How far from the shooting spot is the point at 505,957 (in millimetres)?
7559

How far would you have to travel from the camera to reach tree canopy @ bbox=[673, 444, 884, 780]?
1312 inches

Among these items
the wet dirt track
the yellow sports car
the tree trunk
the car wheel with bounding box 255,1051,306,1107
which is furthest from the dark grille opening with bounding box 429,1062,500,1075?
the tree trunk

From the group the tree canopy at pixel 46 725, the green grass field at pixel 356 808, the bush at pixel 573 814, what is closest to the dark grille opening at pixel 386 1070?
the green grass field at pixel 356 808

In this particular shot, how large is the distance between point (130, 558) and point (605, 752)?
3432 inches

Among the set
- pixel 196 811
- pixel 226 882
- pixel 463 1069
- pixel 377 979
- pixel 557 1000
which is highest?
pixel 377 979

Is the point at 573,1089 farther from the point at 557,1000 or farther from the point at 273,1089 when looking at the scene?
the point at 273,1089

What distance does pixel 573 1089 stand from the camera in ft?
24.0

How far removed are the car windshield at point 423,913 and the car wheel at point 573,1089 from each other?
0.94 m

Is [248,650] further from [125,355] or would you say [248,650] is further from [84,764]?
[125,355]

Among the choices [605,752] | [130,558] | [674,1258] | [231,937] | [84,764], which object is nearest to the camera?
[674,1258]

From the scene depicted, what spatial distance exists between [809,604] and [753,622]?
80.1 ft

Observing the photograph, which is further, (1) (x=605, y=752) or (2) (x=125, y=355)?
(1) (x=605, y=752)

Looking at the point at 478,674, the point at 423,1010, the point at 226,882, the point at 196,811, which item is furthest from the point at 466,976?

★ ★ ★ ★ ★

### Exercise goal
Every entry needs to be retyped exactly.

### Output for this exercise
How far from the shooting spot is the point at 505,957 (in millimetres)?
7559

How far would you have to travel from the camera to reach tree canopy @ bbox=[673, 444, 884, 780]?
1312 inches

Among these items
the wet dirt track
the yellow sports car
the tree trunk
the car wheel with bounding box 255,1051,306,1107
which is furthest from the dark grille opening with bounding box 429,1062,500,1075?
the tree trunk

From the group the tree canopy at pixel 46 725, the green grass field at pixel 356 808, the bush at pixel 573 814, what is closest to the dark grille opening at pixel 386 1070?
the green grass field at pixel 356 808

In this particular shot, how large is the distance between point (130, 558) and point (605, 752)?
3432 inches

Among the set
- pixel 196 811
- pixel 226 882
- pixel 463 1069
- pixel 377 979
- pixel 557 1000
which is highest?
pixel 377 979

Is the point at 573,1089 farther from the point at 557,1000 or farther from the point at 273,1089 when looking at the scene?
the point at 273,1089

What distance does pixel 573 1089 stand from the camera in ft?
24.0

How far removed are the car windshield at point 423,913 and the car wheel at point 573,1089 from each other?
0.94 m

Is [248,650] further from [125,355] or would you say [248,650] is further from [84,764]?
[125,355]

Among the choices [605,752] | [130,558] | [674,1258] | [231,937] | [84,764], which object is nearest to the camera?
[674,1258]

From the scene depicted, what spatial distance exists between [809,604] and [753,622]?
80.1 ft

Observing the photograph, which is further, (1) (x=605, y=752) or (2) (x=125, y=355)?
(1) (x=605, y=752)

Looking at the point at 478,674, the point at 423,1010, the point at 226,882, the point at 196,811, which item is furthest from the point at 466,976?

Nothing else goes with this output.